PASSAGE START

I cringe every time I hear the term “women’s-specific” in reference to bike frame design.

The case has been made over and over again—women are shorter, women have longer legs, women have shorter torsos and arms than men, and therefore, they need smaller bike frames. Well, the statistics remain debatable, which leads to the important question: Do you really need a women’s bike?

Over the past 25 years, I’ve seen nearly every setup and position imaginable. First, there was the seventies’ and eighties’ bigger-is-better fit, where having about an inch to spare between your top tube and crotch was considered a “perfect fit.” And then there were the various combinations of 650 and 700c wheels—on the same bike no less. The latter has never made for nimble bike handling. Today, even the tallest riders strive for the smallest frame that they’re able to fold themselves onto.

If you go to a custom frame builder, they don’t build a women’s or men’s frame, they design a frame for your body. Free from terminology, you’re measured and you choose exactly what fits, all without being persuaded by fabricated gender appropriateness. Now, look at various stock bikes, remove gender, name, and color, and you basically just have a bike.

But, what’re the differences touted in women’s bikes verses “unisex” bikes?  First, there’s stand over height. If you’re less than 5’2″, you most likely have a short inseam. Women’s frames tend to have a sloped top tube that effectively decreases stand over height. But, they aren’t women’s frames just because of the sloped top tube. In fact, there’re plenty of men with short inseams who would be very happy to have a little extra clearance. The compact frame design of the early 2000s featured an aggressively sloped top tube, and it was the hallmark of high-end racing bikes. At one point a whole peloton of men rode bikes that looked too short for them. But a smaller bike equates to less weight, so it was considered as a means to an end.

Secondly, the head tube height on a “women’s” frame is often taller. A taller head tube equates to a more upright position. It’s worth noting, though, that many newer or less flexible riders prefer this over a more aggressive position. Notice that I didn’t say “female” riders. Less flexibility, especially in the hips, means that a rider will be more comfortable in a more upright position, regardless of their gender. Having a taller head tube, however, doesn’t solely constitute a women’s frame. In actuality, it’s easier to adjust cockpit height on a shorter head tube, as opposed to utilizing multi/reverse-angled stems that negatively affect bike handling. And for this reason, you’ll find taller head tubes on bikes that are more focused on providing long-haul-comfort.

PASSAGE END

## TASKS TO COMPLETE
• 1. Translate this sentence from the passage on women's bike frames into Spanish: "A taller head tube equates to a more upright position."
• 2. Please transcribe the passage on women's bike frames from "I cringe every" up to and including "fold themselves onto.".
• 3. Pick up the passage on women's bike frames right after its final sentence and keep writing it.

INFORMATION SUPPLIED START

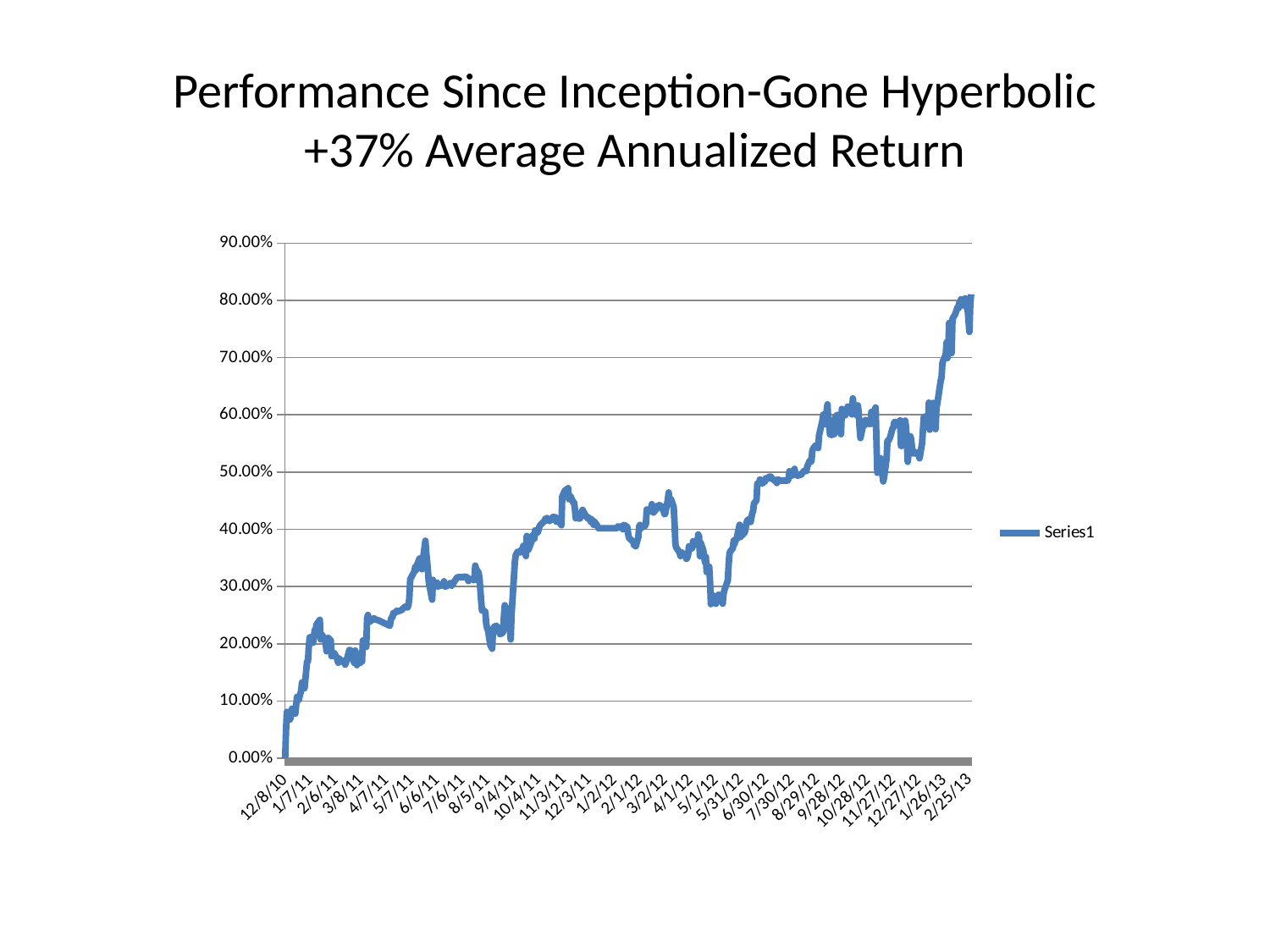
Is the value around 11/3/11 greater or less than 40%? greater What kind of chart is shown on the slide? line chart Overall, do the values rise or fall from 12/8/10 to 2/25/13? rise How many series does the legend list? 1 Is the highest point reached by the series greater or less than 70%? greater What is the name of the series shown in the legend? Series1 What is the title of the slide containing the chart? Performance Since Inception-Gone Hyperbolic +37% Average Annualized Return Which is larger, the value at 2/25/13 or the value at 12/8/10? 2/25/13 Is the value around 5/1/12 greater or less than 30%? less What is the value of the series at the first date, 12/8/10? 0.00%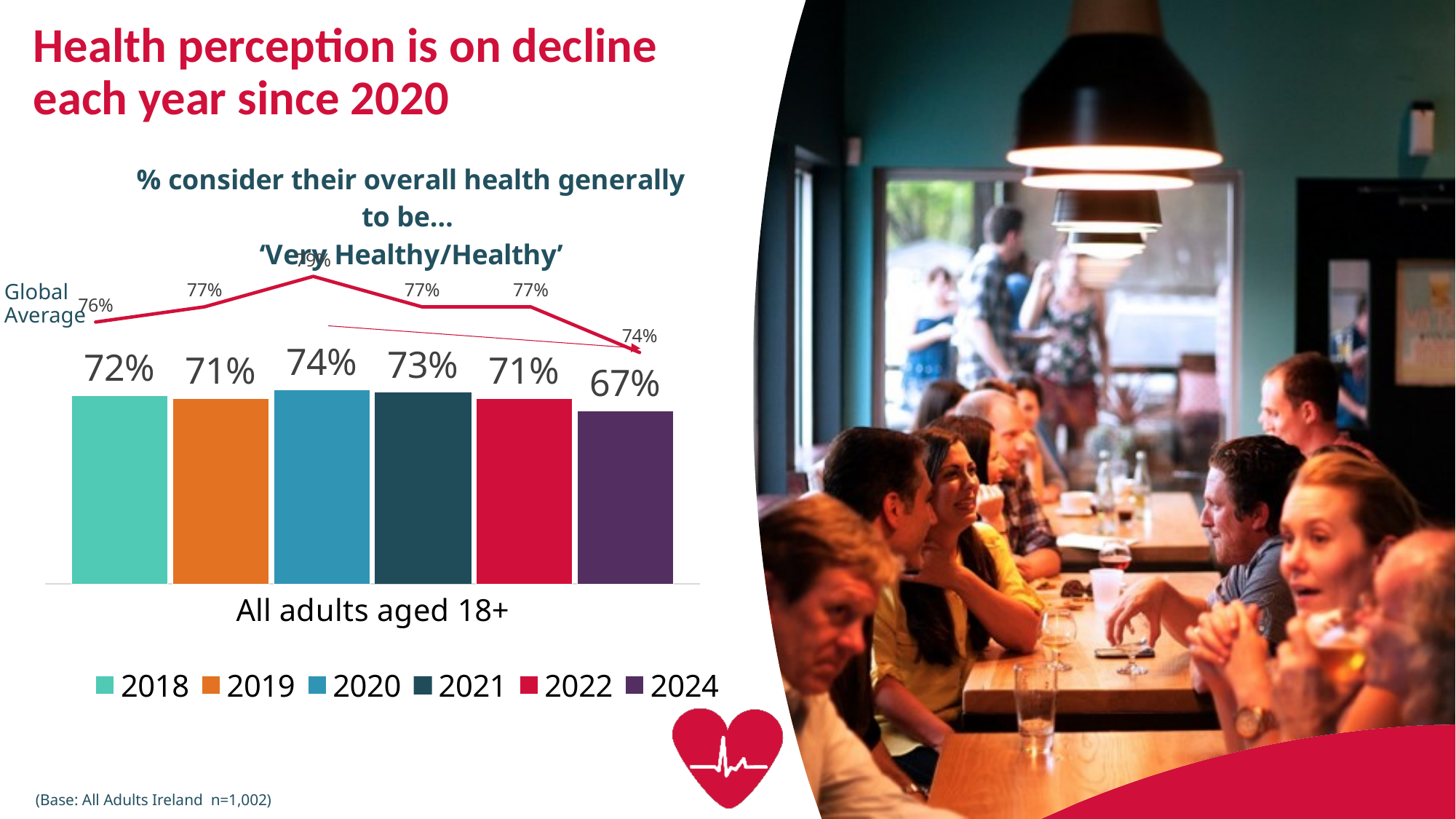
What is the difference between the 2020 bar value and the 2024 bar value? 7% What is the Global Average value shown for 2024? 74% How many years are listed in the chart legend? 6 Which year has the highest bar in the chart? 2020 Which year has the lowest bar in the chart? 2024 What colour is the bar for 2019? Orange What type of chart is used to show the 'Very Healthy/Healthy' percentages by year? Bar chart What is the value shown for 2020 in the bar chart? 74% Do the bar values rise or fall from 2020 to 2024? Fall Which is larger, the bar value for 2018 or the bar value for 2021? 2021 What is the Global Average value shown for 2018? 76% What percentage of all adults aged 18+ considered their overall health to be 'Very Healthy/Healthy' in 2024? 67%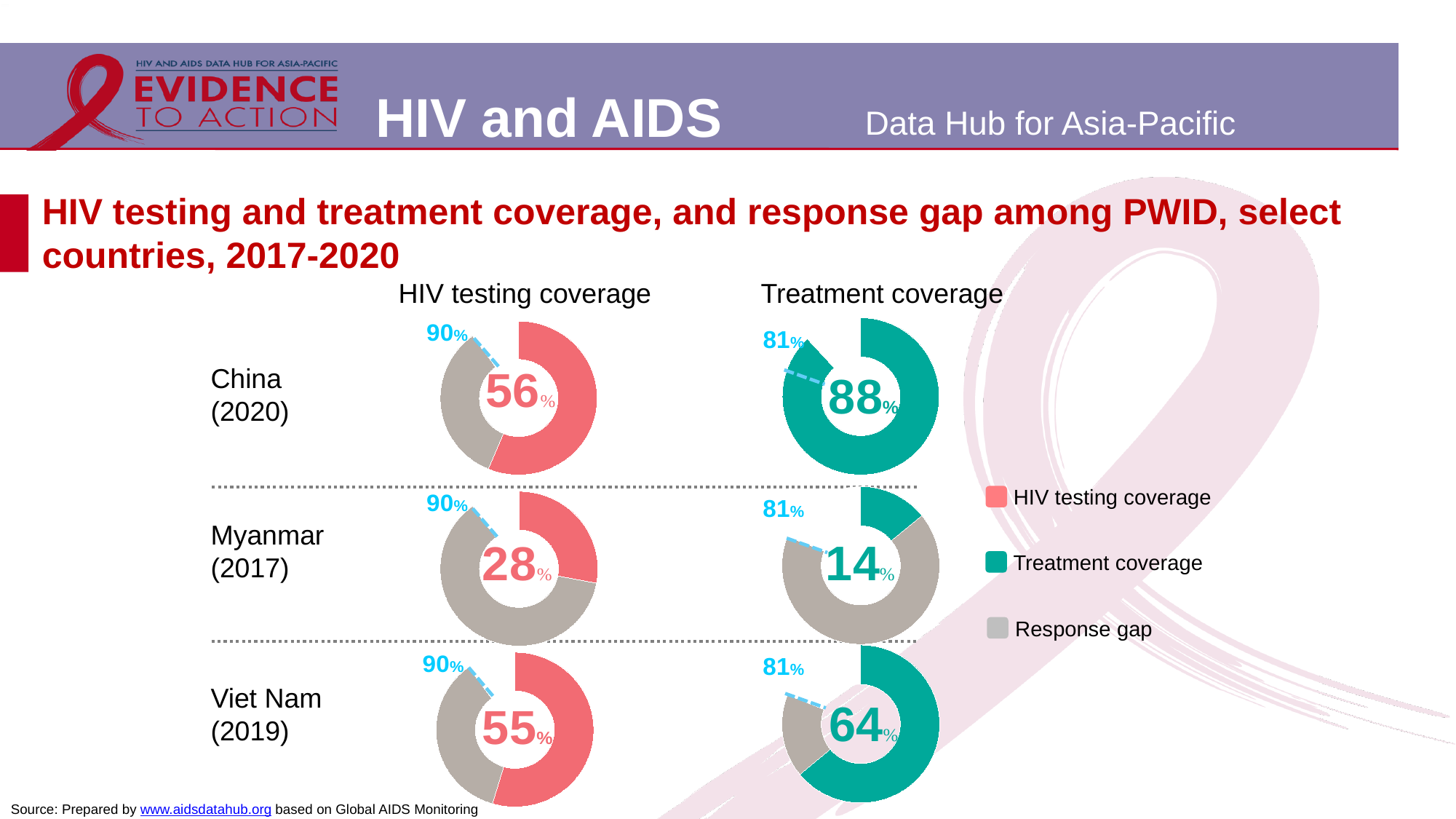
What is the HIV testing coverage for China (2020)? 56% What is the HIV testing coverage for Viet Nam (2019)? 55% How many countries are shown on the slide? 3 What kind of chart is used to show the coverage values? Donut (pie) chart Which country has the highest treatment coverage? China (2020) What is the difference between the treatment coverage of China (2020) and Viet Nam (2019)? 24% What target value is marked on each treatment coverage donut? 81% What is the treatment coverage for China (2020)? 88% Which country has the lowest HIV testing coverage? Myanmar (2017) What is the treatment coverage for Myanmar (2017)? 14% What target value is marked on each HIV testing coverage donut? 90% Which is larger for Myanmar (2017): HIV testing coverage or treatment coverage? HIV testing coverage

INFORMATION SUPPLIED END

## ANSWERS TO THE EXERCISES
• 1. Un tubo de dirección más alto equivale a una posición más erguida.

• 2.
I cringe every time I hear the term “women’s-specific” in reference to bike frame design.

The case has been made over and over again—women are shorter, women have longer legs, women have shorter torsos and arms than men, and therefore, they need smaller bike frames. Well, the statistics remain debatable, which leads to the important question: Do you really need a women’s bike?

Over the past 25 years, I’ve seen nearly every setup and position imaginable. First, there was the seventies’ and eighties’ bigger-is-better fit, where having about an inch to spare between your top tube and crotch was considered a “perfect fit.” And then there were the various combinations of 650 and 700c wheels—on the same bike no less. The latter has never made for nimble bike handling. Today, even the tallest riders strive for the smallest frame that they’re able to fold themselves onto.

• 3.
Finally, we’ve come to the remedy. Bikes are traditionally sized using the length of the top tube as measurement. What this doesn’t take into account, though, are the two primary touch points of a cyclist—the handlebars and pedals. Instead, it only dictates how far your seatpost is from your headset. “Stack and Reach” were defined to relate to how a rider interfaces with a bike. Basically, reach is the horizontal length from the center of the crank spindle to the center-top of the head tube, and stack is the vertical height between the same two points. These two numbers may be measured across any brands and compared one-to-one.  And once you know what measurements fit, you’re able to customize the bike by choosing the saddle, handlebars, and other touch points that fit your body and your style of riding.  

However, the question still begs to be asked, if a “unisex” frame might fit you, why are manufacturers so quick to take you straight to the women’s frames? Well, for one, it’s easy to market them. They don’t require any extra effort on the salesman’s part—no need to show you saddle options or to explain why a different shifter may fit your hands better. In other words, it’s the easy way out.

I recommend that you ignore the gender tags on bikes. Don’t be afraid to try one, or two, or even three. Ultimately, you need to choose one that fits you. If that bike happens to be a “women’s frame,” then go for it—just don’t feel pressured to conform to any stereotypes. Instead, just go with what works.